Instruction:
Give the lines below as a two-column CSV with the header text,answer. Use one row per line: put its wording in the first quoted field and its answer in the second, replacing any line breaks with spaces.

Entries:
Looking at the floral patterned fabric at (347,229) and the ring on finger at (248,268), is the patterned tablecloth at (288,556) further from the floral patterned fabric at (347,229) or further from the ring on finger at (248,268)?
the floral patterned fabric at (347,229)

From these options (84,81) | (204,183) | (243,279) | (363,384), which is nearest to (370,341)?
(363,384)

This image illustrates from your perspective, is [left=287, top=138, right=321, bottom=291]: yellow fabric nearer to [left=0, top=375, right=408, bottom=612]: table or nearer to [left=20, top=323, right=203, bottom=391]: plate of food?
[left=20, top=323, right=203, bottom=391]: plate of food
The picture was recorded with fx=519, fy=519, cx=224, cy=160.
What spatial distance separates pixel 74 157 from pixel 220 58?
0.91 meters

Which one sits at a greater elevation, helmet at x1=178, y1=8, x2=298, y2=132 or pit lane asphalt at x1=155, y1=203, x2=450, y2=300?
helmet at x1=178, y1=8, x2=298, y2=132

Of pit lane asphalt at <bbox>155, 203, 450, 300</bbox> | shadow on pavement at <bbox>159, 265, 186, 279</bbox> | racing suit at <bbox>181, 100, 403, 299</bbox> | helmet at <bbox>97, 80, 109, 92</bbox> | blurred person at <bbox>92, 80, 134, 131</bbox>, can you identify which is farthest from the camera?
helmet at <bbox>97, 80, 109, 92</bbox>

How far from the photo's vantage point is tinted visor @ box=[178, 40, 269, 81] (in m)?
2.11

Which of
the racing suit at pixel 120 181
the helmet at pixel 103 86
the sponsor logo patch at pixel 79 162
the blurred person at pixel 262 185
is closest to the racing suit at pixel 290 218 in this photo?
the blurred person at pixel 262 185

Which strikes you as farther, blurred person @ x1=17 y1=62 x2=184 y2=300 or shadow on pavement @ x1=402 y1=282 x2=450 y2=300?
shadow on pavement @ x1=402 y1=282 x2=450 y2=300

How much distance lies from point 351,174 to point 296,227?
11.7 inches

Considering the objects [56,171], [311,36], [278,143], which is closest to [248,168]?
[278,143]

The answer:
text,answer
"Looking at the floral patterned fabric at (347,229) and the ring on finger at (248,268), is the patterned tablecloth at (288,556) further from the floral patterned fabric at (347,229) or further from the ring on finger at (248,268)?","the floral patterned fabric at (347,229)"
"From these options (84,81) | (204,183) | (243,279) | (363,384), which is nearest to (370,341)?","(363,384)"
"This image illustrates from your perspective, is [left=287, top=138, right=321, bottom=291]: yellow fabric nearer to [left=0, top=375, right=408, bottom=612]: table or nearer to [left=20, top=323, right=203, bottom=391]: plate of food?","[left=20, top=323, right=203, bottom=391]: plate of food"
"The picture was recorded with fx=519, fy=519, cx=224, cy=160. What spatial distance separates pixel 74 157 from pixel 220 58?","0.91 meters"
"Which one sits at a greater elevation, helmet at x1=178, y1=8, x2=298, y2=132 or pit lane asphalt at x1=155, y1=203, x2=450, y2=300?","helmet at x1=178, y1=8, x2=298, y2=132"
"Of pit lane asphalt at <bbox>155, 203, 450, 300</bbox> | shadow on pavement at <bbox>159, 265, 186, 279</bbox> | racing suit at <bbox>181, 100, 403, 299</bbox> | helmet at <bbox>97, 80, 109, 92</bbox> | blurred person at <bbox>92, 80, 134, 131</bbox>, can you identify which is farthest from the camera?","helmet at <bbox>97, 80, 109, 92</bbox>"
"How far from the photo's vantage point is tinted visor @ box=[178, 40, 269, 81] (in m)?","2.11"
"Which of the racing suit at pixel 120 181 the helmet at pixel 103 86 the sponsor logo patch at pixel 79 162 the blurred person at pixel 262 185 is closest to the racing suit at pixel 290 218 in this photo?","the blurred person at pixel 262 185"
"Which strikes you as farther, blurred person @ x1=17 y1=62 x2=184 y2=300 or shadow on pavement @ x1=402 y1=282 x2=450 y2=300?","shadow on pavement @ x1=402 y1=282 x2=450 y2=300"
"How much distance lies from point 351,174 to point 296,227?","11.7 inches"
"Considering the objects [56,171], [311,36], [278,143], which is closest to [248,168]?","[278,143]"